Iran has told the United Nations nuclear watchdog it plans to enrich uranium to up to 20 percent purity, a level it achieved before its 2015 accord, at its Fordow site buried inside a mountain, the agency said.
The move is the latest of several recent announcements by Iran to the International Atomic Energy Agency that it plans to further breach the deal, which it started violating in 2019 in retaliation for Washington’s withdrawal from the agreement and the reimposition of United States sanctions against Tehran.
This step was one of many mentioned in a law passed by Iran’s parliament last month in response to the killing of the country’s top nuclear scientist, which Tehran has blamed on Israel.
Such moves by Iran could complicate efforts by US President-elect Joe Biden to rejoin the deal.

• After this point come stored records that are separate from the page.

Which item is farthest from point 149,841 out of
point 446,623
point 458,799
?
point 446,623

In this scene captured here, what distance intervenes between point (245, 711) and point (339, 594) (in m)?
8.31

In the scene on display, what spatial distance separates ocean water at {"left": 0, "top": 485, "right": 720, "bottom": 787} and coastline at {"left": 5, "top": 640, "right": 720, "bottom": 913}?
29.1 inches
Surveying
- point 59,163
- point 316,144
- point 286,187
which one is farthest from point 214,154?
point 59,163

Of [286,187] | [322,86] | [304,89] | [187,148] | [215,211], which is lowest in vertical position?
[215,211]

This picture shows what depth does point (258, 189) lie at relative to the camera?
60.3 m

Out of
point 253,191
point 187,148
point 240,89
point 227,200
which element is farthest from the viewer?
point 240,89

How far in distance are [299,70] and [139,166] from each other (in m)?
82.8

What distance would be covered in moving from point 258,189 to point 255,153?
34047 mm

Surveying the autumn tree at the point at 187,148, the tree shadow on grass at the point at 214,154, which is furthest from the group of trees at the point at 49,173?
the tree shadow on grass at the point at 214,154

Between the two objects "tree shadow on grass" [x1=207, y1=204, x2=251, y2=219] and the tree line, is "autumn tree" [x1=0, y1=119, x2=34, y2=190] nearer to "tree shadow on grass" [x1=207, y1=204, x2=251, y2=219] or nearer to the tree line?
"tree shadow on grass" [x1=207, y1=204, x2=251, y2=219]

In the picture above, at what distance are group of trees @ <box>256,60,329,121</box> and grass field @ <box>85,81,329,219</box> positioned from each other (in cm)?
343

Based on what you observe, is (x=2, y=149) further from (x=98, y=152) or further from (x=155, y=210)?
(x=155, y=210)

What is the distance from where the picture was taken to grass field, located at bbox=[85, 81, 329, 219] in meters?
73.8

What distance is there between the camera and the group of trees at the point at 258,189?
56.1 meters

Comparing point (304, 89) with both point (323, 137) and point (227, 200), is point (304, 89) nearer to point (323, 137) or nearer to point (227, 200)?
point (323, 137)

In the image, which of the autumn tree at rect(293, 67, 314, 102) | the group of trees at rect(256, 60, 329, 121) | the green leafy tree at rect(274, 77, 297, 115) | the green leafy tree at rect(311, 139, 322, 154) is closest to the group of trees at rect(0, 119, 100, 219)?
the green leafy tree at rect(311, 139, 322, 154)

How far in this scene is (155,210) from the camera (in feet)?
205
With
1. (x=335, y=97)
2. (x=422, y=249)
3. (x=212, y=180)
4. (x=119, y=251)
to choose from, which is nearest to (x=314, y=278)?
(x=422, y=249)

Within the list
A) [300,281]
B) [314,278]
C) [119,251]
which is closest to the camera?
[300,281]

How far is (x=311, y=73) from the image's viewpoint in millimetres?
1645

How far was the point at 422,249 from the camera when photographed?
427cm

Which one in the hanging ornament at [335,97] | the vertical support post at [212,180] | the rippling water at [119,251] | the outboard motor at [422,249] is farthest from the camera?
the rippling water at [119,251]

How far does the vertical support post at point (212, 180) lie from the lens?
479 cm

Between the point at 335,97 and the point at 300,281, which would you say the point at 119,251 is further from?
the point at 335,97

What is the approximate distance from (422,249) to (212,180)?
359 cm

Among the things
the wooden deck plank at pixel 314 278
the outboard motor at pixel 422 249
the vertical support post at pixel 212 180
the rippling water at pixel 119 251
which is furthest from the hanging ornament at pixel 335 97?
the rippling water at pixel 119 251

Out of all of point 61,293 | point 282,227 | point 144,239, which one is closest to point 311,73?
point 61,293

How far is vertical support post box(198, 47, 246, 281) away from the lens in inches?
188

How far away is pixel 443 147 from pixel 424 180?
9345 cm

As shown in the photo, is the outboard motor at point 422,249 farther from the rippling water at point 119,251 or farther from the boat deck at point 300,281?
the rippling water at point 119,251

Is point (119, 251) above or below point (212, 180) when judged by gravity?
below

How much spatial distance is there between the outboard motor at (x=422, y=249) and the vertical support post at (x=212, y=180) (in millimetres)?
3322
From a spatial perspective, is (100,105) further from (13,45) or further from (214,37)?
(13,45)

“Iran has informed the Agency that in order to comply with a legal act recently passed by the country’s parliament, the Atomic Energy Organization of Iran intends to produce low-enriched uranium up to 20 percent at the Fordow Fuel Enrichment Plant,” the IAEA said in a statement.
An IAEA report to member states earlier on Friday used similar wording in describing a letter by Iran to the IAEA dated December 31.
“Iran’s letter to the Agency ... did not say when this enrichment activity would take place,” the IAEA statement said.
Fordow was built inside a mountain, apparently to protect it from aerial bombardment, and the 2015 deal does not allow enrichment there.
Iran is already enriching at Fordow with first-generation IR-1 centrifuges.
Iran has breached the deal’s 3.67 percent limit on the purity to which it can enrich uranium, but it has only gone up to 4.5 percent so far, well short of the 20 percent it achieved before the deal and the 90 percent that is weapons-grade.
The deal’s main aim was to extend the time Iran would need to produce enough material for a nuclear bomb.
It also lifted international sanctions against Tehran.
US intelligence agencies and the IAEA believe Iran had a secret, coordinated nuclear weapons program that it halted in 2003. But Iran denies ever having had any such program.